• _Extracted text_
————————

Scaling PostgreSQL to power 800M ChatGPT users

(openai.com)

38 points | by mustaphah 4 hours ago

5 comments

  • everfrustrated 2 hours ago
    This is why I love Postgres. It can get you to being one of the largest websites before you need to reconsider your architecture just by throwing CPU and disk at it. At that point you can well afford to hire people who are deep experts at sharding etc.
    • zozbot234 29 minutes ago
      PostgreSQL actually supports sharding out of the box, it's just a matter of setting up the right table partitioning and Foreign Data Wrapper (FDW) to forward queries to remote databases. I'm not sure what the post is referencing when they say that sharding requires leaving Postgres altogether.
  • bzmrgonz 1 hour ago
    Someone ask Microsoft what does it feel to be bested by an open source project on their very own cloud platform!!! Lol.
    • esjeon 25 minutes ago
      Azure offers Postgres “DBaaS”, so I’m pretty sure they are no where near that stage. It’s more likely that we should watch out for the Microsoft E-E-E strategy.
  • QuiCasseRien 28 minutes ago
    I like the way of thinking. Instead of migrating to another database, they keep that awesome one running and found smart workaround to push limits.
  • ed_mercer 2 hours ago
    Why does the [Azure PostgreSQL flexible server instance] link point to Chinese Azure?
    • noxs 38 minutes ago
      All names are Asian and mostly Chinese

      > Author Bohan Zhang

      > Acknowledgements Special thanks to Jon Lee, Sicheng Liu, Chaomin Yu, and Chenglong Hao, who contributed to this post, and to the entire team that helped scale PostgreSQL. We’d also like to thank the Azure PostgreSQL team for their strong partnership.

    • Natfan 2 hours ago
      Bohan Zhang, the article's author, is likely Chinese.

      e: and the link points to en-us at time of writing. I frankly don't see the value in your comment.

  • hu3 3 hours ago
    From what I understand they basically couldn't scale writes in PostgreSQL to their needs and had to offload what they could to Azure's NoSQL database.

    I wonder, is there another popular OLTP database solution that does this better?

    > For write traffic, we’ve migrated shardable, write-heavy workloads to sharded systems such as Azure CosmosDB.

    > Although PostgreSQL scales well for our read-heavy workloads, we still encounter challenges during periods of high write traffic. This is largely due to PostgreSQL’s multiversion concurrency control (MVCC) implementation, which makes it less efficient for write-heavy workloads. For example, when a query updates a tuple or even a single field, the entire row is copied to create a new version. Under heavy write loads, this results in significant write amplification. It also increases read amplification, since queries must scan through multiple tuple versions (dead tuples) to retrieve the latest one. MVCC introduces additional challenges such as table and index bloat, increased index maintenance overhead, and complex autovacuum tuning.

    • 0xdeafbeef 2 hours ago
      Tidb should handle it nice. I've wrote 200к inserts / sec for hour in peak. Underlying lsm works better for writes
      • anonzzzies 2 hours ago
        That would mean it improved somewhat. We always got better write performance from mysql vs postgres, however that is a while ago; we then tried tidb to go further but it was basically rather slow. Again, a while ago.

        When did you get your results, might be time to re-evaluate.

————————

• _Stored data_
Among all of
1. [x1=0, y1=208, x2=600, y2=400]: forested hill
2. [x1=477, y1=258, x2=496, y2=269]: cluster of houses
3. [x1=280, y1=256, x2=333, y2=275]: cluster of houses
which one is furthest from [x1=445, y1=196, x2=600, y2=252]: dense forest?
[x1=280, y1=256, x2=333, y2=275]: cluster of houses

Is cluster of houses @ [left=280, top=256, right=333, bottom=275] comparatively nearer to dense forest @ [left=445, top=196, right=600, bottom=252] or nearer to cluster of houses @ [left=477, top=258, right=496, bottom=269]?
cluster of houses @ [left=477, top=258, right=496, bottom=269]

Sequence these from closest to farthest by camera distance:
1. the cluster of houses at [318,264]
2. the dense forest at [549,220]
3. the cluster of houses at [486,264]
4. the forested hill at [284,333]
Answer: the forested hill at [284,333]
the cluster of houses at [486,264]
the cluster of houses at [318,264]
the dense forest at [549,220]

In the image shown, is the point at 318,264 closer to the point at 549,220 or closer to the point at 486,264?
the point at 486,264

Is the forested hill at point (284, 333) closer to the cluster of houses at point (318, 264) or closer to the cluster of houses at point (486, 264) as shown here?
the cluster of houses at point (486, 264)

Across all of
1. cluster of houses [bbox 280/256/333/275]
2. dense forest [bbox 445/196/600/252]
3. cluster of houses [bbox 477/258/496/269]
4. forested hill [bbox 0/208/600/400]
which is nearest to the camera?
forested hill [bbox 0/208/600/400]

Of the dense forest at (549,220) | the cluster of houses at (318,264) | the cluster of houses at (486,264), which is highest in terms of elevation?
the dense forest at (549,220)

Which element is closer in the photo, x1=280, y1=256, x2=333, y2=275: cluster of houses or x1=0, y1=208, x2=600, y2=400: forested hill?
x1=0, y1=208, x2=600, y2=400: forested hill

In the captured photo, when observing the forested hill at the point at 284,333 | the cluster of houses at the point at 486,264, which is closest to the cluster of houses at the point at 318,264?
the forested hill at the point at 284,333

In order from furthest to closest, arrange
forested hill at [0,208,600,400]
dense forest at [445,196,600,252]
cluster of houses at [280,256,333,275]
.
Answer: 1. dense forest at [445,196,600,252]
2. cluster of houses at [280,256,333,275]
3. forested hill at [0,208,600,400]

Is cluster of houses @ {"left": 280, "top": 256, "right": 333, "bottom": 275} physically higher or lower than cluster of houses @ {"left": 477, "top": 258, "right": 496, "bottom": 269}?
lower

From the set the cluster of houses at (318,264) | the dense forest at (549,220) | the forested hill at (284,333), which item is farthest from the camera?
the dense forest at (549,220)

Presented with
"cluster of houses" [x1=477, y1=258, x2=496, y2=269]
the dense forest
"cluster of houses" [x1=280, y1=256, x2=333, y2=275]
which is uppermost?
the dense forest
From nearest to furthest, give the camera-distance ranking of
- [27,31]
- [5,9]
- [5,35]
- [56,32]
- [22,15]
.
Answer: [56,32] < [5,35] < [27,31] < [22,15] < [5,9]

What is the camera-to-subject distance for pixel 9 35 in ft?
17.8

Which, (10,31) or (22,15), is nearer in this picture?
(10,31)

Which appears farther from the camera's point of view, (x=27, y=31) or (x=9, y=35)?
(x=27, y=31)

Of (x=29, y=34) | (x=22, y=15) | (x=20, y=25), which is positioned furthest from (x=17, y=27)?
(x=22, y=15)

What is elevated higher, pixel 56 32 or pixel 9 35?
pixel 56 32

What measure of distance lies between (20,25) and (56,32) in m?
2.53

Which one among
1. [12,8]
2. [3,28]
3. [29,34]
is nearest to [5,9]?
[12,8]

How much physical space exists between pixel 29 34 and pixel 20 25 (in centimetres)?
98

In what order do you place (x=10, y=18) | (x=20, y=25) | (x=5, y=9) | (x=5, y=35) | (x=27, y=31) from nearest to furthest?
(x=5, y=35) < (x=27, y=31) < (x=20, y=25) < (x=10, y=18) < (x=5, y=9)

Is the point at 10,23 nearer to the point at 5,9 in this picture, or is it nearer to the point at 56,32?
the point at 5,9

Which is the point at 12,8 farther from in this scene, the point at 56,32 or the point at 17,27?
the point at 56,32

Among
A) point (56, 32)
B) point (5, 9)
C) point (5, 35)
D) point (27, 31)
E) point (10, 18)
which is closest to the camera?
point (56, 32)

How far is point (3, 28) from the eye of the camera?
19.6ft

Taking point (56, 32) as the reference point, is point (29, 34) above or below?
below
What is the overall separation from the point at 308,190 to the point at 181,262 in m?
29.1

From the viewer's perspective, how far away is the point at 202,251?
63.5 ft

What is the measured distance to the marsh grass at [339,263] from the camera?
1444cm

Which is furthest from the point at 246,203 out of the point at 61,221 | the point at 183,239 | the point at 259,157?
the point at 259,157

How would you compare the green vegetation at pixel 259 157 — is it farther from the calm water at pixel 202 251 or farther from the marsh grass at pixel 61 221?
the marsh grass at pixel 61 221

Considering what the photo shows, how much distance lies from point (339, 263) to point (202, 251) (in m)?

————————

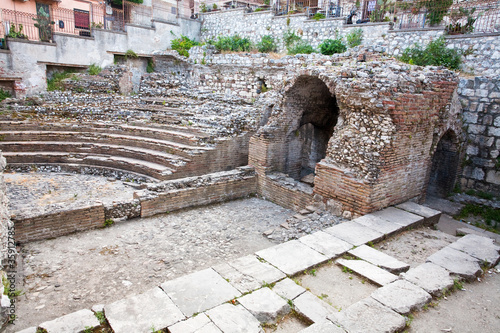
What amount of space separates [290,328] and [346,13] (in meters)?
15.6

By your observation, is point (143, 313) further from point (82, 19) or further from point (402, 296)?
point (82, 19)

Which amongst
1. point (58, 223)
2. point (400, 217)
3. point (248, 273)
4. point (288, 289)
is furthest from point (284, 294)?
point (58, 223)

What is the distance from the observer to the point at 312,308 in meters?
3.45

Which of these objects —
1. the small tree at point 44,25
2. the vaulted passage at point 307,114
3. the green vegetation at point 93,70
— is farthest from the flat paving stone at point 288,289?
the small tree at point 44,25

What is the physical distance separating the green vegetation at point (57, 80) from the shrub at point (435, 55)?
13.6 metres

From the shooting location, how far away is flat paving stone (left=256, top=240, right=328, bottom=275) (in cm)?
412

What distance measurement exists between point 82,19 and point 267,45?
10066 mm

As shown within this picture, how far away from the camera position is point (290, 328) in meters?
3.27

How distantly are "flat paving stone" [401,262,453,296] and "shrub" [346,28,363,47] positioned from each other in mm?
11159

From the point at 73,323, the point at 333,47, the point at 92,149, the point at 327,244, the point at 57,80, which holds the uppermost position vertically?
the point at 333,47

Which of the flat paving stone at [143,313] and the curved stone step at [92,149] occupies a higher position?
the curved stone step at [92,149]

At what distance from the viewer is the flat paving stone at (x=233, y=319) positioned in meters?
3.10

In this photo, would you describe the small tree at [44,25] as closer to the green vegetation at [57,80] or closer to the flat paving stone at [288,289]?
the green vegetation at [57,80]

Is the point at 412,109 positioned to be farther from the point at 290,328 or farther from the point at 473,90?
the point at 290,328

————————

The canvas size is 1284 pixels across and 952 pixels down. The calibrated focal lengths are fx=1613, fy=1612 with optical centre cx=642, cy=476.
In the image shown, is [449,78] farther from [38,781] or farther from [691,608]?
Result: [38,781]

————————

• _Directions for this task_
Answer these questions about the forum thread:
1. To which system does the quoted post say shardable, write-heavy workloads were migrated?
2. Who is named as the author of the post?
3. The comment saying PostgreSQL "supports sharding out of the box" names two things that need to be set up. What are they?
The records have no connection to the forum thread.

• _Solved problem_
1. Azure CosmosDB.
2. Bohan Zhang.
3. Table partitioning and a Foreign Data Wrapper (FDW) to forward queries to remote databases.